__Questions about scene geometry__
• • • •

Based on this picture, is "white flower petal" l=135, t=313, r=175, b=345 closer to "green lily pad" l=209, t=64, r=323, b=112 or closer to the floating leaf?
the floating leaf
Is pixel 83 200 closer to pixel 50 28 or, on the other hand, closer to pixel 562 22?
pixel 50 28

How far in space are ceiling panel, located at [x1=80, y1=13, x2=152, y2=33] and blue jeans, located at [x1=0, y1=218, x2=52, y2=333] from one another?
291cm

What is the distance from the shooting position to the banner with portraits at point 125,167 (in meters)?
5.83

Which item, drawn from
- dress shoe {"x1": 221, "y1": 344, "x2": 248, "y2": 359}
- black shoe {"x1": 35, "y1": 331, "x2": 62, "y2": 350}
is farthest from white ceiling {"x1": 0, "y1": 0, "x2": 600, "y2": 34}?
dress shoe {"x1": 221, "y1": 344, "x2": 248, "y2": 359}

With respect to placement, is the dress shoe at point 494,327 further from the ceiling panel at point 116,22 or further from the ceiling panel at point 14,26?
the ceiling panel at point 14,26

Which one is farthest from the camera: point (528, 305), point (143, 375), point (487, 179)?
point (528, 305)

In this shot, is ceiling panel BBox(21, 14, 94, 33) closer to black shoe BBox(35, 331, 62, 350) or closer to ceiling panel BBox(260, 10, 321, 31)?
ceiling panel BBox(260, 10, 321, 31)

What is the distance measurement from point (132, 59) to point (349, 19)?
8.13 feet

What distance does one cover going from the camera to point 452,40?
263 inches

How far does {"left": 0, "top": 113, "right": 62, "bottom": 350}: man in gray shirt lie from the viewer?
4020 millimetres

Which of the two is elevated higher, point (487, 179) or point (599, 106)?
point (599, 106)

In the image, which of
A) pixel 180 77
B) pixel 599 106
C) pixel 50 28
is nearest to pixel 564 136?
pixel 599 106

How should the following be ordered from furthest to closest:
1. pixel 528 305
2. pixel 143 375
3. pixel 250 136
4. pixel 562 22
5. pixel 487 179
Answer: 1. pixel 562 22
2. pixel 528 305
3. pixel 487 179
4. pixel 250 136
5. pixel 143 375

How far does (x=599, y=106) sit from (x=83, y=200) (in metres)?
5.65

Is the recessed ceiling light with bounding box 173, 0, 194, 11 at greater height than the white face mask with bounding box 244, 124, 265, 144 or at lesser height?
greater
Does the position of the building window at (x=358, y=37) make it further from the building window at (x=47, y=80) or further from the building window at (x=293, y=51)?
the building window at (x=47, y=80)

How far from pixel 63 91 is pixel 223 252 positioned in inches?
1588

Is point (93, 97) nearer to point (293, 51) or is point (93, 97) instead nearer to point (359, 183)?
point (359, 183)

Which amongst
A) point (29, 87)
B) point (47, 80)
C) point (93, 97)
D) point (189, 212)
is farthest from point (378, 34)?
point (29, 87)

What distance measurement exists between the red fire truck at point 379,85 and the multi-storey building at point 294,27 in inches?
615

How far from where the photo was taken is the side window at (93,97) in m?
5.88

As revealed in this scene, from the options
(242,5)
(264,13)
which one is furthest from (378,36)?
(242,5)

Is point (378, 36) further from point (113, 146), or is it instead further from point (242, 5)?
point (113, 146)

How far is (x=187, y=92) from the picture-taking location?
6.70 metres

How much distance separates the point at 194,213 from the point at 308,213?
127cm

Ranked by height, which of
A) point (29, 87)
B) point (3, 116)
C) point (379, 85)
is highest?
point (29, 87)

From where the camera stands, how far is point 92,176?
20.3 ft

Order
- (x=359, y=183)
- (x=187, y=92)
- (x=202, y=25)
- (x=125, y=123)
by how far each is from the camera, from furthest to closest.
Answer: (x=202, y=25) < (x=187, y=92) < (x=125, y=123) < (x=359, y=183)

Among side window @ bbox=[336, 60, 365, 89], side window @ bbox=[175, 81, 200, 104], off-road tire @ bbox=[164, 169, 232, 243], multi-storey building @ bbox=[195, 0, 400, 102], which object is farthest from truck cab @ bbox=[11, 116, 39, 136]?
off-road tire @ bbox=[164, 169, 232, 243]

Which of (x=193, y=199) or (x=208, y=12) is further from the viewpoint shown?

• • • •

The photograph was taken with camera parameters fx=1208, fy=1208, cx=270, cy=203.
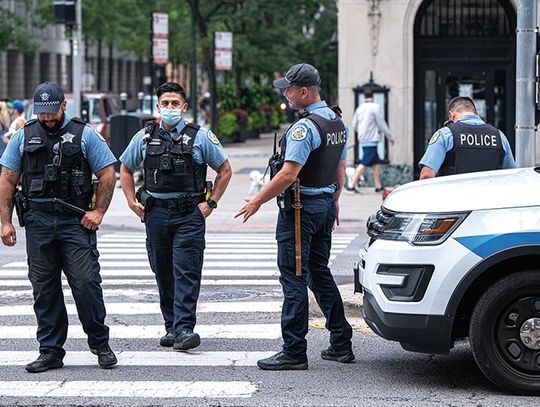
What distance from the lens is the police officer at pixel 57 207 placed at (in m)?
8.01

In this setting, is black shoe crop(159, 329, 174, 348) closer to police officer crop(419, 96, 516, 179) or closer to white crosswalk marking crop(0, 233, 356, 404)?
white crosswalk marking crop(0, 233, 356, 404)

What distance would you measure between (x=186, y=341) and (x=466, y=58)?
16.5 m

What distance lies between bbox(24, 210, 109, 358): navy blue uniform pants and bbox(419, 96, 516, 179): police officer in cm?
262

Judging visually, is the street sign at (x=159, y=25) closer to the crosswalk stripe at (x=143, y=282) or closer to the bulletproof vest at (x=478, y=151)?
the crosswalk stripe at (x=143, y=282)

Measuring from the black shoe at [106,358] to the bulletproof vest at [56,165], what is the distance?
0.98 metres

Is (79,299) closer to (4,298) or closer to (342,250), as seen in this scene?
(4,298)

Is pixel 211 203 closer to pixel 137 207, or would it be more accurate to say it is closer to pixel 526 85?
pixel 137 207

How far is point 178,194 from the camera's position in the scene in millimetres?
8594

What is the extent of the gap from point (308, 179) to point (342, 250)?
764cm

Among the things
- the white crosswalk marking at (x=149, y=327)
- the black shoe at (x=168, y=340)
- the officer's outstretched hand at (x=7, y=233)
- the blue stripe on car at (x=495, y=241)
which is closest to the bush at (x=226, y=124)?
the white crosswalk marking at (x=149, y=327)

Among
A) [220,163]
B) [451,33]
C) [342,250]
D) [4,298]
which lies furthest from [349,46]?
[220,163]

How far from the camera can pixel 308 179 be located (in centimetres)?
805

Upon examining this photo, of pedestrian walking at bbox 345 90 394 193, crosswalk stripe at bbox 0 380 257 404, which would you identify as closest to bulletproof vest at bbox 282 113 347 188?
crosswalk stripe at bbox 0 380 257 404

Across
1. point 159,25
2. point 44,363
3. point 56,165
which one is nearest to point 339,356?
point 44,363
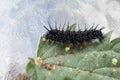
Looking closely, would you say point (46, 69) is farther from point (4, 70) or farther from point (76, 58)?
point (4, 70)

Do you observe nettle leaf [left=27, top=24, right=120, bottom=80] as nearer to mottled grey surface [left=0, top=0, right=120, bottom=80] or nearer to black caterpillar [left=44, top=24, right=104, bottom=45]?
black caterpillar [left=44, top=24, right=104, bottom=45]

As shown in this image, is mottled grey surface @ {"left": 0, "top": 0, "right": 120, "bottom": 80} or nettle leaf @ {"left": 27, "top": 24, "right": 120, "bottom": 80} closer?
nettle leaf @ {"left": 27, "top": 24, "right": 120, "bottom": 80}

• • • •

__Instructions for the task__
Lay out the records above as a numbered list, leaving out blank lines, starting with the line containing "With respect to" and ending with the line containing "5. pixel 143 375".

__Exercise result__
1. With respect to placement, is the dress shoe at point 494,327 further from the ceiling panel at point 116,22 or further from the ceiling panel at point 14,26?
2. the ceiling panel at point 14,26
3. Which one is farthest from the camera: point (528, 305), point (143, 375), point (487, 179)?
4. point (528, 305)
5. In this shot, is ceiling panel BBox(21, 14, 94, 33) closer to black shoe BBox(35, 331, 62, 350) or closer to ceiling panel BBox(260, 10, 321, 31)?
6. ceiling panel BBox(260, 10, 321, 31)
7. What is the distance measurement from point (132, 59) to point (349, 19)?
8. 8.13 feet
9. What distance does one cover going from the camera to point 452,40?
10. 263 inches
11. How far does {"left": 0, "top": 113, "right": 62, "bottom": 350}: man in gray shirt lie from the viewer?
12. 4020 millimetres
13. Which of the two is elevated higher, point (487, 179) or point (599, 106)?
14. point (599, 106)
15. In the image, which of
16. A) pixel 180 77
17. B) pixel 599 106
18. C) pixel 50 28
19. is nearest to pixel 564 136?
20. pixel 599 106
21. How should the following be ordered from furthest to closest:
22. 1. pixel 528 305
23. 2. pixel 143 375
24. 3. pixel 250 136
25. 4. pixel 562 22
26. 5. pixel 487 179
27. Answer: 1. pixel 562 22
28. 2. pixel 528 305
29. 3. pixel 487 179
30. 4. pixel 250 136
31. 5. pixel 143 375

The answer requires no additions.